= Essentials of Glycobiology =

Graduate-level textbook

Essentials of Glycobiology is a graduate-level textbook and reference work in the field of glycobiology (carbohydrate metabolism). It is published by the Cold Spring Harbor Laboratory Press, New York, and available as an open-access textbook at the National Center for Biotechnology Information (NCBI) Bookshelf collection. The book covers the structure, biosynthesis, and biological functions of glycans (sugar chains) and glycoconjugates.

The work is edited by a consortium of notable researchers working in glycobiology, with hematologist and oncologist Ajit Varki serving as lead editor alongside colleagues including Jeffrey Esko, who along with Varki helped to establish the Glycobiology Research and Training Center at UC San Diego School of Medicine. The text is highly collaborative, with over 90 additional co-authors contributing sections or chapters from their personal areas of expertise.

It has been widely cited in biomedical and biochemical research, and was the first textbook whose citations were included in PubMed when the repository began including textbook citations in 2010.

== Editions ==
=== First Edition (1999) ===

First published in 1999, the textbook describes the general principles of carbohydrate biochemistry; structural diversity of glycans (N-linked, O-linked, glycosaminoglycans, glycolipids, etc.); glycosylation pathways, biosynthetic enzymes and related metabolic pathways; lectins and glycan-binding proteins that bind diverse glycoconjugates; roles of glycans in genetic disorders, cancer and pathogen-related diseases; basic analytical techniques in glycobiology; and applications in biotechnology and medicine. This edition initiated the usage of black and white symbols to depict monosaccharides based on earlier representation proposed by Kornfeld and colleagues.

=== Second Edition (2009) ===

The second edition of Essentials was released in 2009, both in print and at the NCBI Bookshelf simultaneously. Besides an expanded editorial board and co-author list, several new chapters were added considering new advances and more expanded view of the glycosciences. Notable additions include sections describing glycan diversity in organisms (bacteria, fungi, plants etc.), advances in understanding of disease states and therapeutic applications, and the genomic view of glycobiology. At the start of the omics era, "Glycomics", analogous to genomics and proteomics, was beginning to provide a systematic view of glycan structures paving the way systems biology investigations. Also, introduced in this edition was the use of colors to depict glycan monosaccharides and carbohydrate structures.

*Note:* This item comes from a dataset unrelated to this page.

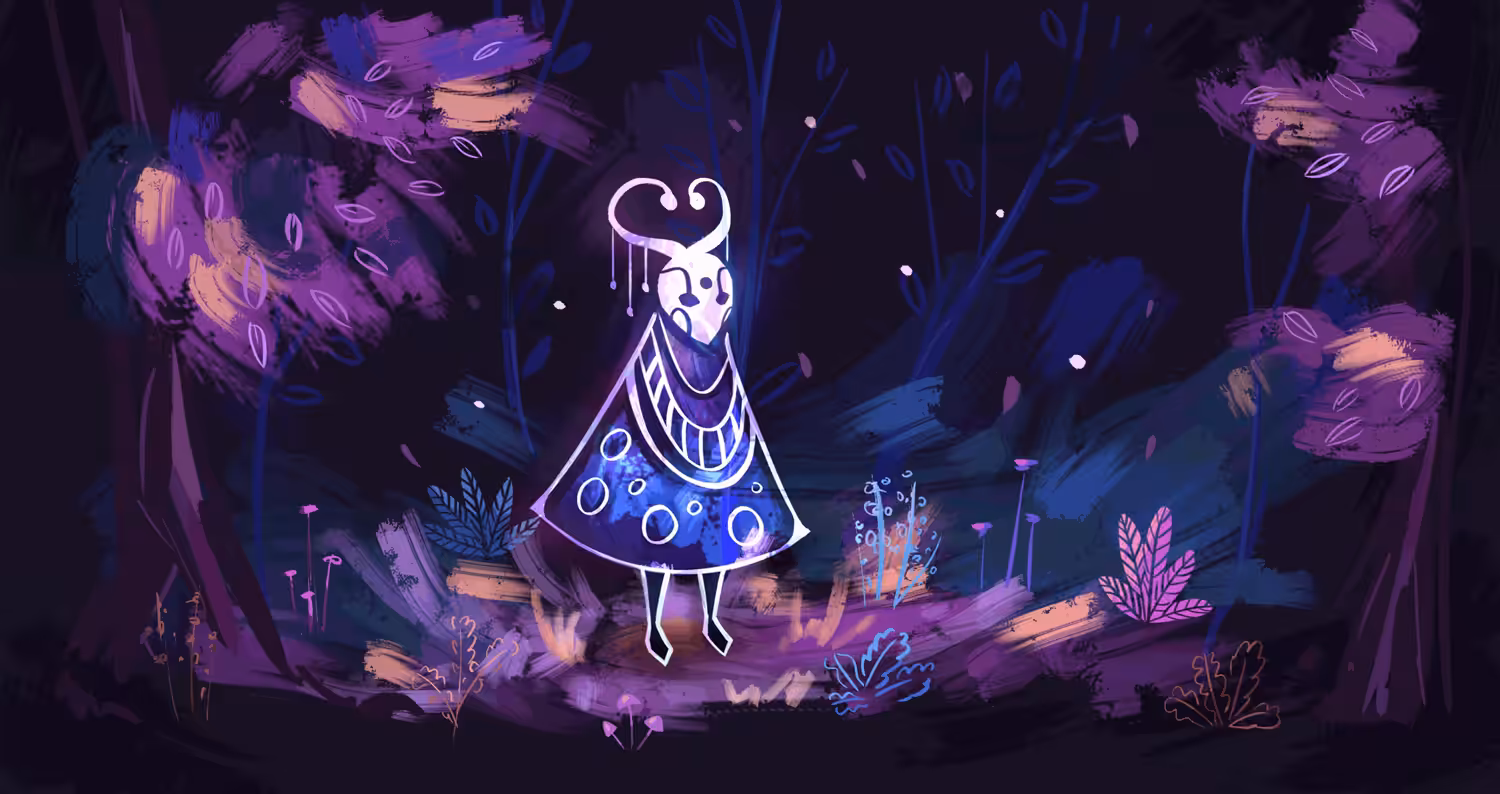 Ìrïร-Forest Spirit of Autumn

=== Third Edition (2015) ===

The third edition of Essentials featured an expanded international editorial board representing a wider range of expertise, and range of contributing authors. New topics covered in this edition include a broader focus on glycan evolution in all lineages of life; a wider coverage of topics related to glycosylation engineering, nanotechnology, material science and biotechnology; and greater attention to informatics, mass spectrometry and integration with databases world-wide. Significantly, the new text greatly expanded monosaccharide symbols usage to depict carbohydrate structures across life. This usage of complex carbohydrates is now called the Symbol Nomenclature For Glycans (SNFG), and it continues to be expanded in parallel with advances in the book. This standard is now available as a living page at the NCBI. It is widely adopted by journals and web-repositories to simplify the unambiguous communication of glycobiology knowledge.

=== Fourth Edition (2022) ===

Like the 2^{nd} and 3^{rd} editions, the 4^{th} edition also featured a dual-format release of the updated textbook through collaboration between the editors of the Essentials text, Cold Spring Harbor Press, and NCBI Bookshelf. Major updates were made in this edition to cover glycan bioactivity, evolutionary dynamics, informatics advances, technological methods to measure glycans, genetic disorders of glycosylation etc. The authors and editorial board also included an expanded pool of contributors consistent with the global growth of this field.

== Reception ==
10 Nobel laureates, with awards spanning from 1974 to 2013, have offered praise of the textbook across its four editions.

In 2024, the editors of the Essentials of Glycobiology received the Distinguished Service Award from the Society for Glycobiology. The Society describes the book as "an invaluable resource for capturing and communicating knowledge in glycobiology". The textbook is cited in numerous scientific publications.

== Open-access model ==
During the development of the first edition of the text in the late 1990s, Varki was serving as the editor in chief of the Journal of Clinical Investigation, and had successfully advocated to the American Society for Clinical Investigation to host the journal freely on the nascent internet. It was the first time a scientific journal was presented in an open-access format, and the term would not come into common usage until more than a decade later. The development was lauded by scientists and medical practictioners, and Varki presented a similar model to David J. Lipman, then-director of the National Center for Biotechnology Information (NCBI), who agreed. The textbook was then hosted online as one of the earliest additions to the open-access NCBI Bookshelf. This was in part supported by a long-term project grant from the National Heart, Lung, and Blood Institute.